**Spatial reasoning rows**
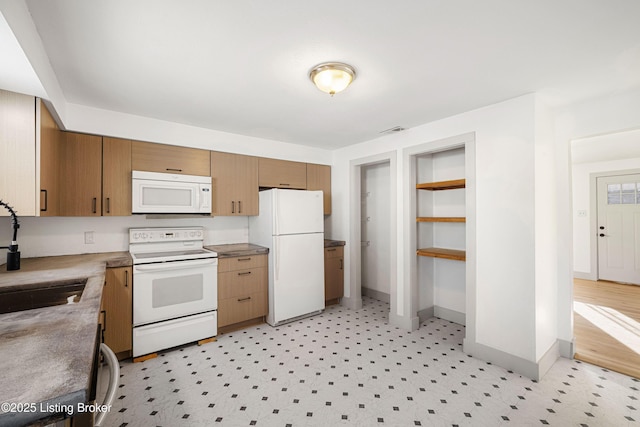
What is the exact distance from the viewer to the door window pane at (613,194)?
5.31 meters

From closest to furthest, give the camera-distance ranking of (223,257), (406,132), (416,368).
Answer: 1. (416,368)
2. (223,257)
3. (406,132)

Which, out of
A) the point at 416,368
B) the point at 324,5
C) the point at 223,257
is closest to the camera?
the point at 324,5

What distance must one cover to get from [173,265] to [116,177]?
1.02 m

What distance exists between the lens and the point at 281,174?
12.6 ft

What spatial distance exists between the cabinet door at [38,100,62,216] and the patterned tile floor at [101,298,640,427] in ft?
4.93

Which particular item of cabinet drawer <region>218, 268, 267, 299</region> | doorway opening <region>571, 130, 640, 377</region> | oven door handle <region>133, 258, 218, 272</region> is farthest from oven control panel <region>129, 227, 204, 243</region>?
doorway opening <region>571, 130, 640, 377</region>

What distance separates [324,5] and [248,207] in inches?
100

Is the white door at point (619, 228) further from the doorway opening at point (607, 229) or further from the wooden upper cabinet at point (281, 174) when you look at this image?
the wooden upper cabinet at point (281, 174)

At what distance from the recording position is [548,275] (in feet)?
8.33

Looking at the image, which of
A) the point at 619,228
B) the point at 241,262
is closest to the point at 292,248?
the point at 241,262

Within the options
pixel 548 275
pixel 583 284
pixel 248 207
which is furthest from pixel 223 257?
pixel 583 284

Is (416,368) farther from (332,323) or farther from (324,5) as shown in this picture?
(324,5)

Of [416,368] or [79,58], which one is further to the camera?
[416,368]

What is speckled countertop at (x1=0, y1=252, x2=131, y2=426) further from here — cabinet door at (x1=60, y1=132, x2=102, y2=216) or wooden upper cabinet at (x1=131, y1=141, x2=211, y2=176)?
wooden upper cabinet at (x1=131, y1=141, x2=211, y2=176)
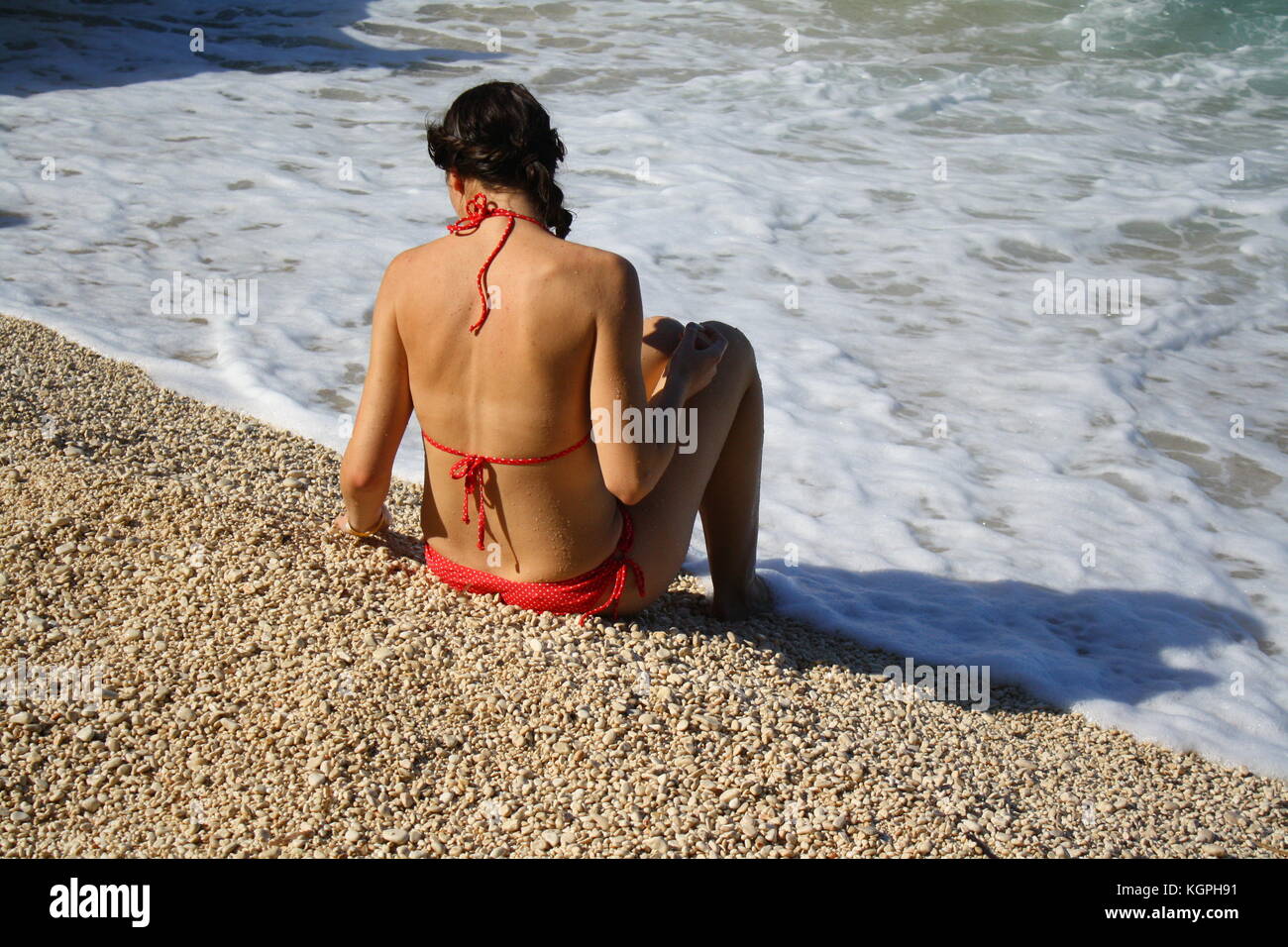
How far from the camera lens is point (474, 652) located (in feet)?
9.11

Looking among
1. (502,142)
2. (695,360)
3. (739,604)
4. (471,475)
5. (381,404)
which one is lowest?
(739,604)

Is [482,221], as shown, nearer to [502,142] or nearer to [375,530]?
[502,142]

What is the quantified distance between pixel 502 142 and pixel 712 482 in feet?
3.88

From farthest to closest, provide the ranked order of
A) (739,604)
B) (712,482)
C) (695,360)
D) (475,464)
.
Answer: (739,604)
(712,482)
(695,360)
(475,464)

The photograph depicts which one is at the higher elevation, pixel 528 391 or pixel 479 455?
pixel 528 391

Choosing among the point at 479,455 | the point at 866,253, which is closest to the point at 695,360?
the point at 479,455

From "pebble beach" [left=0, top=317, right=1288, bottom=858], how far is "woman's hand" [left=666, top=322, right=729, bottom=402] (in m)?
0.64

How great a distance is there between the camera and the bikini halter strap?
260 centimetres

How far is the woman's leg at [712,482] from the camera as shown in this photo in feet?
9.93

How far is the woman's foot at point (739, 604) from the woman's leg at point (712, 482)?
95mm

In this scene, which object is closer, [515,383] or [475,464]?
[515,383]

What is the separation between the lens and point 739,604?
3.46 metres
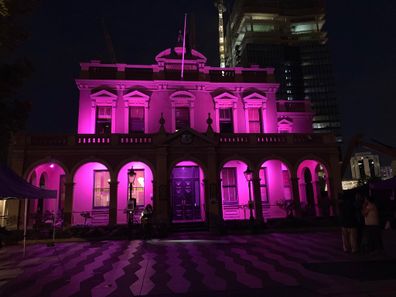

**PROBLEM TO SOLVE**
Recast everything from the row containing "How great a" down through the last of the rows as a two-column CSV with the columns "input" and "output". Put one line per row, with each value in a single quoted field and line breaks replaced by spaces, and leave the pictures out.

**FULL ANSWER**
input,output
"How great a distance is there between the camera and the bikini halter strap?","260 centimetres"
"How far is the woman's leg at [712,482] from the camera as shown in this photo in feet?","9.93"
"How far is the woman's foot at point (739, 604) from the woman's leg at point (712, 482)?","95mm"
"In this scene, which object is closer, [515,383] or [475,464]?","[515,383]"
"What is the separation between the lens and point 739,604?","3.46 metres"